Then you have jurisdictions like Cayman and BVI, which continue to dominate from a structuring perspective because the global venture ecosystem is already deeply familiar with those entities.

What is interesting is that founders today are no longer choosing jurisdictions only for incorporation convenience or tax efficiency. They are evaluating banking support, licensing pathways, regulator accessibility, app store positioning, and long-term survivability. The market has become far more mature.

Q: Smart contracts and decentralized autonomous organizations (DAOs) raise fascinating questions about liability, governance, and accountability. Do existing legal frameworks adequately address these emerging structures, or do we need entirely new legal approaches?

A: Existing legal frameworks are trying to adapt, but they are still catching up to how decentralized systems actually function in practice. The biggest challenge with DAOs is that decentralization often exists on a spectrum, not as an absolute.

In many projects, there are still identifiable developers, multisig signers, treasury controllers, governance leaders or core contributors influencing decisions. So when disputes arise, regulators and courts naturally start asking, who is actually responsible here?

++++++

Answer from the interview excerpt:
(a) Which two jurisdictions continue to dominate from a structuring perspective?
(b) According to the answer about DAOs, decentralization often exists on what, rather than as an absolute?
(c) When disputes arise, what question do regulators and courts naturally start asking?
The items after the interview excerpt have no connection to it.

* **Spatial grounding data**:

++++++

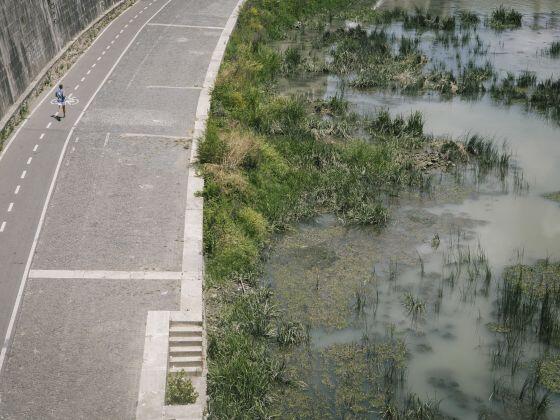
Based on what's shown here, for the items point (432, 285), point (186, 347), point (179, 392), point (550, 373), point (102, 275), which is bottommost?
point (550, 373)

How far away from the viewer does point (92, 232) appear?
24297mm

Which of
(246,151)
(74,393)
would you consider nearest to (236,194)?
(246,151)

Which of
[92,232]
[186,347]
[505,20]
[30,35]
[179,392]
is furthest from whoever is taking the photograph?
[505,20]

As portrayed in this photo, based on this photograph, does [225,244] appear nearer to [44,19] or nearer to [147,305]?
[147,305]

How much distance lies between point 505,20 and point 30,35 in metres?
33.6

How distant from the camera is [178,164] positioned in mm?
29188

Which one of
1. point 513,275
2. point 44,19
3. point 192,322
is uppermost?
point 44,19

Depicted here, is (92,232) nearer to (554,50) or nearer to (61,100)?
(61,100)

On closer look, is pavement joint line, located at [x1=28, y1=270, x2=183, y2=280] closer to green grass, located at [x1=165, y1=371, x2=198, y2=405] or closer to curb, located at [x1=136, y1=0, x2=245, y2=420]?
curb, located at [x1=136, y1=0, x2=245, y2=420]

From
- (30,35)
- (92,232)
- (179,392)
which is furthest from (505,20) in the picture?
(179,392)

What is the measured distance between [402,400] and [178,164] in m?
13.6

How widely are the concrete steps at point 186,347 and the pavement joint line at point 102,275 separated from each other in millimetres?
2288

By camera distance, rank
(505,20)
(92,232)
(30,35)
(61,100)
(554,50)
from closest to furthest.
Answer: (92,232) → (61,100) → (30,35) → (554,50) → (505,20)

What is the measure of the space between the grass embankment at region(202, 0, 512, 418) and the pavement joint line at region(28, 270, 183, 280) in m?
1.45
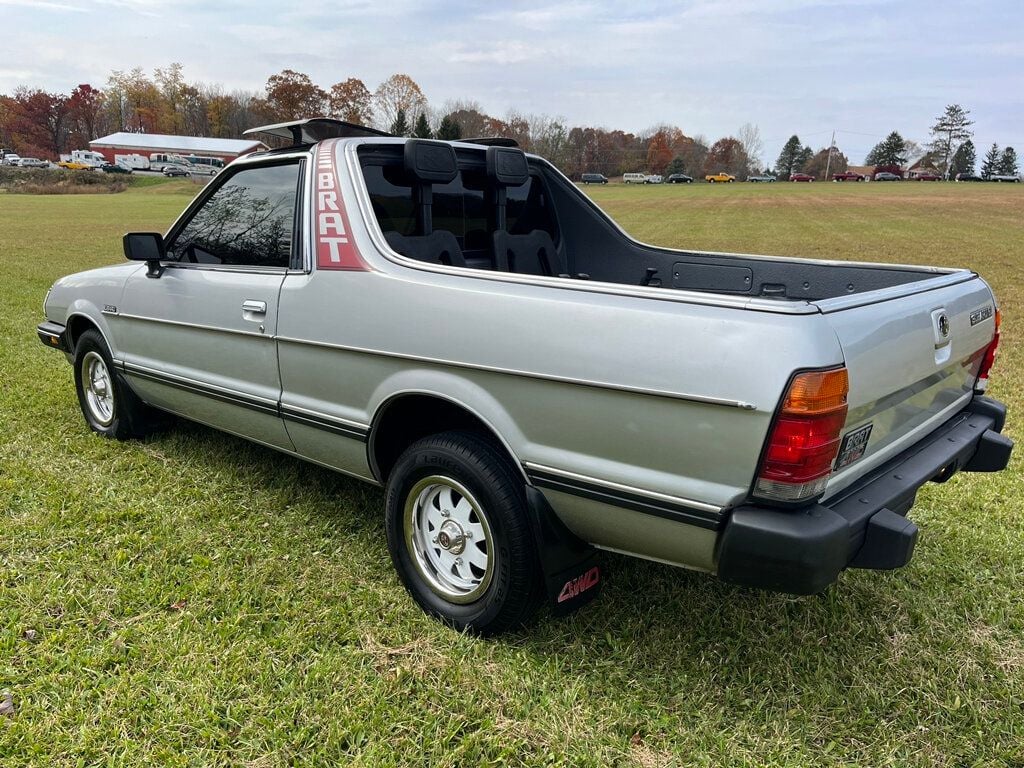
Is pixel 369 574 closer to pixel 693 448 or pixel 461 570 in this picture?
pixel 461 570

++++++

* **Answer to the problem**:
(a) Cayman and BVI.
(b) A spectrum.
(c) Who is actually responsible here?